Git Mailing List Archive mirror
 help / color / mirror / Atom feed
From: Jeff King <peff@peff.net>
To: Taylor Blau <me@ttaylorr.com>
Cc: git@vger.kernel.org, Chris Torek <chris.torek@gmail.com>,
	Derrick Stolee <derrickstolee@github.com>,
	Junio C Hamano <gitster@pobox.com>
Subject: Re: [PATCH v3 2/2] builtin/pack-objects.c: introduce `pack.recentObjectsHook`
Date: Fri, 12 May 2023 17:24:56 -0400	[thread overview]
Message-ID: <20230512212456.GA2495860@coredump.intra.peff.net> (raw)
In-Reply-To: <2ce8a79fa4bf98947728da4e6e22304a2f203fac.1683847221.git.me@ttaylorr.com>

On Thu, May 11, 2023 at 07:20:37PM -0400, Taylor Blau wrote:

> This patch introduces a new multi-valued configuration option,
> `pack.recentObjectsHook` as a means to mark certain objects as recent,
> regardless of their age.
> 
> Depending on whether or not we are generating a cruft pack, this allows
> the caller to do one of two things:
> 
>   - If generating a cruft pack, the caller is able to retain additional
>     objects via the cruft pack, even if they would have otherwise been
>     pruned due to their age.
> 
>   - If not generating a cruft pack, the caller is likewise able to
>     retain additional objects as loose.

I think this description suffers a bit from being adapted from the
original patch which was targeting cruft packs. It's not clear to me
what "the caller" means here. And really, I think this is getting into
the details before giving an overview and motivation.

I'd expect something the rationale to be something like:

  1. Git considers the recent-ness of objects when deciding how to handle
     unreachable objects (discarding those that are too old, and keeping
     new-enough ones)

  2. you might want to consider more objects as "recent" because you know
     something Git doesn't (that certain objects are more interesting
     than others; specific examples may help here)
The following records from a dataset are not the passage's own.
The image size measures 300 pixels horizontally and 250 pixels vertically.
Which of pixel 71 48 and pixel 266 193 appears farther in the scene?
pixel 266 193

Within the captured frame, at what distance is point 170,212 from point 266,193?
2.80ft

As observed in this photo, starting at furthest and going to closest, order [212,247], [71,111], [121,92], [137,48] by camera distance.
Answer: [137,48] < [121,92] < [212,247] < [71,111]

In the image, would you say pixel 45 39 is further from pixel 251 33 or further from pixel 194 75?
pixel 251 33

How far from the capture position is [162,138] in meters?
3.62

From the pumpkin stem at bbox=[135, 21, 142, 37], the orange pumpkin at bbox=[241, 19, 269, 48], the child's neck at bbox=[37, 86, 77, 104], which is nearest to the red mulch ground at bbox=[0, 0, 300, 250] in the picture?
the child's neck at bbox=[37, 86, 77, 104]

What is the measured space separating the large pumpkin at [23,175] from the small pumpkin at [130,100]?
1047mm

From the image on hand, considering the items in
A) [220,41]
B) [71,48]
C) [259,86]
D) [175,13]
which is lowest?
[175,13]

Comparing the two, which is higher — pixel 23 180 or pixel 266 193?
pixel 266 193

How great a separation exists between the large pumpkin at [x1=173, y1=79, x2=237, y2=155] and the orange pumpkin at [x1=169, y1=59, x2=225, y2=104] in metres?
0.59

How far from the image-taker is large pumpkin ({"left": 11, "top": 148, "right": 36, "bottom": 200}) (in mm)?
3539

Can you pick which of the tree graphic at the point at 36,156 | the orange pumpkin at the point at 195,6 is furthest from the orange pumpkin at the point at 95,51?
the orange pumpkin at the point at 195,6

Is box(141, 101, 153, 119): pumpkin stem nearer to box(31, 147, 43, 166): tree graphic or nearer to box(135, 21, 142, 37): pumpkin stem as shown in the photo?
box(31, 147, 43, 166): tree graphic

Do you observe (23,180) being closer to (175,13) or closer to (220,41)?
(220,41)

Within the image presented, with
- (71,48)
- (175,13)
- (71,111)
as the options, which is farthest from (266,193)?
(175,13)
  3. so this patch gives you a way to override the recent-ness check for
     certain objects

And then get into the details of the implementation, why other solutions
don't work, etc.

> There is currently no option to be able to keep around certain objects
> that have otherwise aged out of the grace period. The only way to retain
> those objects is:
> 
>   - to point a reference at them, which may be undesirable or
>     infeasible,
> 
>   - to track them via the reflog, which may be undesirable since the
>     reflog's lifetime is limited to that of the reference it's tracking
>     (and callers may want to keep those unreachable objects around for
>     longer)
> 
>   - to extend the grace period, which may keep around other objects that
>     the caller *does* want to discard,
> 
>   - or, to force the caller to construct the pack of objects they want
>     to keep themselves, and then mark the pack as kept by adding a
>     ".keep" file.

One option I don't see here is: update the mtime on the objects you want
to salvage.

Why would we want this patch instead of just having the caller update
the mtimes of objects (or in a cruft-pack world, call a command that
rewrites the .mtimes file with new values)?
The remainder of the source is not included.